Acquisition

The purchase a company, a business, product lines, or brands is called an acquisition. The purchase, by one company, of another, is also called a takeover.

Buying a listed company requires making a takeover bid and going through a heavily regulated process.

Takeover bids may be agreed or hostile.

Takeovers are almost always beneficial for the shareholders of the company being bought (as the share price is pushed up). They are rarely good for the shareholders of the acquiring company. They do tend to benefit the management of the acquiring company who end up running a bigger company. Even acquisitions that are bad for shareholders usually make management richer.

Organic growth is usually more valuable than growing a business through acquisitions.

Small strategically important acquisitions that fit well with the businesses the company already has ("bolt on" acquisitions) tend to work better than larger ones. Acquisitions can only be justified if the business being bought will be worth a lot more in the hands of its new owners than in the hands of the sellers. The acquiring company should have a clear and convincing explanation of why this is so.

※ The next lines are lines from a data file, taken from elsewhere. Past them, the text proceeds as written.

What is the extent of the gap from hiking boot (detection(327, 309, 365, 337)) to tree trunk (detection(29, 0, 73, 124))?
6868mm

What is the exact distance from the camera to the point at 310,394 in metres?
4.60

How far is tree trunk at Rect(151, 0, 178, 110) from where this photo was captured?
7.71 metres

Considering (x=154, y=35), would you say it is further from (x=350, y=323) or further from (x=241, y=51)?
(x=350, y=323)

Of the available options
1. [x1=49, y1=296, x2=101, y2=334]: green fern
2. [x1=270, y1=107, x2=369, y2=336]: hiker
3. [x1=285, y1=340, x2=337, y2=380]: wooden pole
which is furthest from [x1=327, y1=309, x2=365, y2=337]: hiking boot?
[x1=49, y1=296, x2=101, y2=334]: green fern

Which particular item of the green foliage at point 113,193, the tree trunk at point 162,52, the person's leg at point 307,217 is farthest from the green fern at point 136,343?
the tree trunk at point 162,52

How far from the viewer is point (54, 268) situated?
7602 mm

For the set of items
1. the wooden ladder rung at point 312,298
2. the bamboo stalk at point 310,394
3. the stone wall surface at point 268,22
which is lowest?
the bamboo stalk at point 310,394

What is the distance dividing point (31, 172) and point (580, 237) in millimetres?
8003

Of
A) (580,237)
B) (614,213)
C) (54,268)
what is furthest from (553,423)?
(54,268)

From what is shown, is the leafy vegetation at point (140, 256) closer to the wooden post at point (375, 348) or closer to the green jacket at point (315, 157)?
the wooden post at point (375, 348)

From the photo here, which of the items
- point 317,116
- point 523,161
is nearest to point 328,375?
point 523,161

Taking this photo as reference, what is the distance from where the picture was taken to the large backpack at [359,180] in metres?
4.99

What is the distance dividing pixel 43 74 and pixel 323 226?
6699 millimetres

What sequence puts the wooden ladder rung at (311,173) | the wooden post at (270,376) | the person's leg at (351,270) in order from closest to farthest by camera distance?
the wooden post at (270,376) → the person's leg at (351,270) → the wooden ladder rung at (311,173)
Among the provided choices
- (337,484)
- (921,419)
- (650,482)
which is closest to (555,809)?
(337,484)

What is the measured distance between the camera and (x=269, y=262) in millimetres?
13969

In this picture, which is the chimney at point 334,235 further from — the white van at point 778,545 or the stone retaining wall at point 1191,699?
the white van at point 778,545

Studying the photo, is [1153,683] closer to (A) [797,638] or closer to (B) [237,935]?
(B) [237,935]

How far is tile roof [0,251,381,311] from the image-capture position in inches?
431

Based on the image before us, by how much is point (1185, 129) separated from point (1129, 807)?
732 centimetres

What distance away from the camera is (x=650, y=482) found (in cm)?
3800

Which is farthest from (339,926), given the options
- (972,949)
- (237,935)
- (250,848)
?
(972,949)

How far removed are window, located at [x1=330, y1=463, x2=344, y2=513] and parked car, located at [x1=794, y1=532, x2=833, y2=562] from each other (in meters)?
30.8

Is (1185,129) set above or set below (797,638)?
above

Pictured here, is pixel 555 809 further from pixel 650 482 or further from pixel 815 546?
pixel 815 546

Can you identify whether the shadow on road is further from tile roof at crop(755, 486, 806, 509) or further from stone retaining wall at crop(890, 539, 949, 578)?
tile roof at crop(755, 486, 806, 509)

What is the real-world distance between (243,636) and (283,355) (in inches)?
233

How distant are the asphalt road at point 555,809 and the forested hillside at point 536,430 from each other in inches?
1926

Acquisitions are usually paid for either in cash or with newly issued shares or both. The former leaves the company more highly geared. The latter means that the acquirer's original shareholders are left holding a smaller proportion of the enlarged business. The premium they need to pay over the normal share price of the acquired company means that they lose out, to some extent, to the benefit of the original shareholders in the company being bought.